Keep an eye on the breakdown, where Ben-Jason Dixon’s work rate can tilt possession. Watch the backfield coverage, where Warrick Gelant’s positioning and kicking choices can calm the tempo in a stadium that thrives on chaos. And do not overlook the midfield, where Dan du Plessis and Wandisile Simelane will be asked to marry distribution with gainline resistance.
Depth with a purpose and the human beat behind it
This squad has grown, not just in names on a teamsheet, but in trust. Dobson spoke about building something that lasts, cohesion as a project, and the selection sheet echoes that, a senior core complemented by a bench loaded with momentum shifters. It is why Roos can sit among the replacements without panic, why a debutant hooker can step in with clarity of role, why an on-loan flyhalf can be tasked with control rather than fireworks.
There is personality sprinkled across the staff as well. Laker’s playful donut incentive for defensive shutouts hides a serious standard, the Stormers staff chase margins, they hold players to detail, and last week’s halftime talk in Limerick was followed by a structural reset that smothered Munster. That blend of humor and hardness is a cultural fingerprint, and it travels well.
The broader South African picture and Stormers’ place in it
South African teams were forced into sacrifice last term, which contributed to the Bulls’ and Sharks’ struggles as much as the Stormers’ own. This week the Bulls host Bordeaux with pressure to bank home points, the Sharks step into Toulouse with limited expectation, and that context quietly elevates the Stormers as the local side most primed to push for playoffs.
The URC standings back that up, six wins from six, four of them away, a clean sheet of results that clears headspace. It does not guarantee anything in Europe, but it gives the Stormers a lane to drive hard into the opening fortnight, which is exactly where last season unraveled.

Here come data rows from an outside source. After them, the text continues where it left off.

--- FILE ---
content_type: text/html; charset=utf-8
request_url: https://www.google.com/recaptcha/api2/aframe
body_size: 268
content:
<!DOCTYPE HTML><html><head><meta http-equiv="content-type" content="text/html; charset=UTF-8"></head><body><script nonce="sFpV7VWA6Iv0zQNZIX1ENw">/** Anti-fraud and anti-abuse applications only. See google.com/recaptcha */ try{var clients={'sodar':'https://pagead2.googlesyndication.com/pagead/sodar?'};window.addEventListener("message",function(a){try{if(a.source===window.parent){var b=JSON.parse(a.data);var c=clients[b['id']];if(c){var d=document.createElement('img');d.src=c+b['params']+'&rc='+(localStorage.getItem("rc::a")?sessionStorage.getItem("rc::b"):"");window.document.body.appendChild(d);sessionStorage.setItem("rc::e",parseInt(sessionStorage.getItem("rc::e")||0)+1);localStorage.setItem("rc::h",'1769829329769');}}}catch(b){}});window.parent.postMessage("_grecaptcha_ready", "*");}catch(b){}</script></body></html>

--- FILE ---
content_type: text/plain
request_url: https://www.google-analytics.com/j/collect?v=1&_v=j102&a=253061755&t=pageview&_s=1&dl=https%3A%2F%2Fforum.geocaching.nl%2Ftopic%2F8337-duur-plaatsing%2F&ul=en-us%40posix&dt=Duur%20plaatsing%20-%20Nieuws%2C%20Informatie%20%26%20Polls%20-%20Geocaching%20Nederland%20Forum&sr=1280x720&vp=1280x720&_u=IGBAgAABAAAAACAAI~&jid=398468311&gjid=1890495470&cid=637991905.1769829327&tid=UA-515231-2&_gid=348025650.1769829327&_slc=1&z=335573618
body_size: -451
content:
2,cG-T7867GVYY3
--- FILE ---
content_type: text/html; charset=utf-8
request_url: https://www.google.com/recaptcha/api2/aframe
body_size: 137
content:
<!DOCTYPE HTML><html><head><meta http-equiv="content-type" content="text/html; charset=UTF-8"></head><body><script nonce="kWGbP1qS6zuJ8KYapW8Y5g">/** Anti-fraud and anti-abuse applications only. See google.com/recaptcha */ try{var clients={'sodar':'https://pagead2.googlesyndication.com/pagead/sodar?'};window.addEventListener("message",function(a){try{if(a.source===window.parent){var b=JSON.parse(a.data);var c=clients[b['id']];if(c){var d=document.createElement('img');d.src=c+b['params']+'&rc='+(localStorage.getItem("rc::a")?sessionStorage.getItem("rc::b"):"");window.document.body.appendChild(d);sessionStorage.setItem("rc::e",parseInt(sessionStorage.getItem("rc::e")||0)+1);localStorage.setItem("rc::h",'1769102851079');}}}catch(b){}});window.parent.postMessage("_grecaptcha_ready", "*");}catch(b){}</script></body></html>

Kickoff in Bayonne and a target set
Bayonne versus Stormers kicks off Friday at 10 pm, a cauldron, a confident Top 14 side, a visitor carrying momentum and memory. Dobson has been upfront about the target, a home round of 16 at DHL Stadium, a marker that would signal a return to standards that the Cape side believes reflect its true capacity.
Call it redemption if you like. The Stormers will probably prefer something simpler, start well, win well, and make the last pool night in Cape Town about ambition rather than survival. If the Munster second half was a clue, if the bench again turns a tight rope into a runway, the journey can gather pace under the Bayonne lights.
Bottom line
The Stormers arrive in Europe with form, clarity and an edge honed by last season’s frustrations. Their selection for Bayonne speaks to depth and plan, their coach’s stated aim of a home playoff speaks to ambition, and their schedule finally offers a platform rather than a trap. The next eight days, Bayonne away then La Rochelle in Gqeberha, will reveal how far this project has come, and whether that roar in Limerick was a prelude to something larger.
It starts tonight, and if they can bottle the second half from Thomond Park, trim the early errors that fed Munster, and quiet the Bayonne stands with simple accuracy, then the European story they wanted to tell last season might finally find its voice.